The Macedonian front, also known as the Salonica front (after Thessaloniki), was a military theatre of World War I formed as a result of an attempt by the Allied Powers to aid Serbia, in the autumn of 1915, against the combined attack of Germany, Austria-Hungary and Bulgaria. The expedition came too late and in insufficient force to prevent the fall of Serbia, and was complicated by the internal political crisis in Greece (the "National Schism"). Eventually, a stable front was established, running from the Albanian Adriatic coast to the Struma River, pitting a multinational Allied force against the Bulgarian Army, which was at various times bolstered with smaller units from the other Central Powers. The Macedonian front remained quite stable, despite local actions, until the great Allied offensive in September 1918, which resulted in the capitulation of Bulgaria and the liberation of Serbia.

Background

Following the assassination of the Crown Prince by a Bosnian Serb, Austria-Hungary had attacked Serbia in August 1914 but had failed to overcome Serbian resistance. After the entry of the Ottoman Empire into the war on the side of the Central Powers (November 1914), the decisive factor in the Balkans became the attitude of Bulgaria. Bulgaria occupied a strategically important position on the Serbian flank and its intervention on either side of the belligerents would be decisive. Bulgaria and Serbia had fought each other twice in the previous thirty years: in the Serbo-Bulgarian War of 1885 and in the Second Balkan War of 1913. Bulgaria had suffered defeat in 1913 and the Bulgarian government and people generally felt that Serbia had stolen land which rightfully belonged to Bulgaria. While the Allies could only offer Bulgaria small territorial concessions from Serbia and neutral Greece, the Central Powers' promises appeared far more enticing, as they offered to cede most of the land which Bulgaria claimed. With the Allied defeats at the Battle of Gallipoli (April 1915 to January 1916) and the Russian defeat at Gorlice-Tarnów (May to September 1915) demonstrating the Central Powers' strength, King Ferdinand signed a treaty with Germany and on 21 September 1915 Bulgaria began mobilising for war.

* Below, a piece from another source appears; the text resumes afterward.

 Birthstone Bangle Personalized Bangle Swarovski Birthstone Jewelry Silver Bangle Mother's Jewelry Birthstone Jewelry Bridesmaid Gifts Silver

Triple invasion and the fall of Serbia

After the victory of the Serbian army in the Battle of Kolubara in December 1914, the Serbian front saw a lull until the early autumn of 1915. Under the command of Field Marshal August von Mackensen, the Austro-Hungarian Balkan Army, the German 11th Army and river flotillas on the Danube and the Sava began an offensive on 6 October 1915, the largest offensive against Serbia. By September 1915, despite the extreme sacrifice of the Serbian army, the Austro-Hungarian Balkan Army, having crossed the rivers Sava and Drina and the German 11th Army after crossing the Danube, occupied Belgrade, Smederevo, Požarevac and Golubac, creating a wide bridgehead south of the Sava and Danube rivers, and forcing Serbian forces to withdraw to southern Serbia.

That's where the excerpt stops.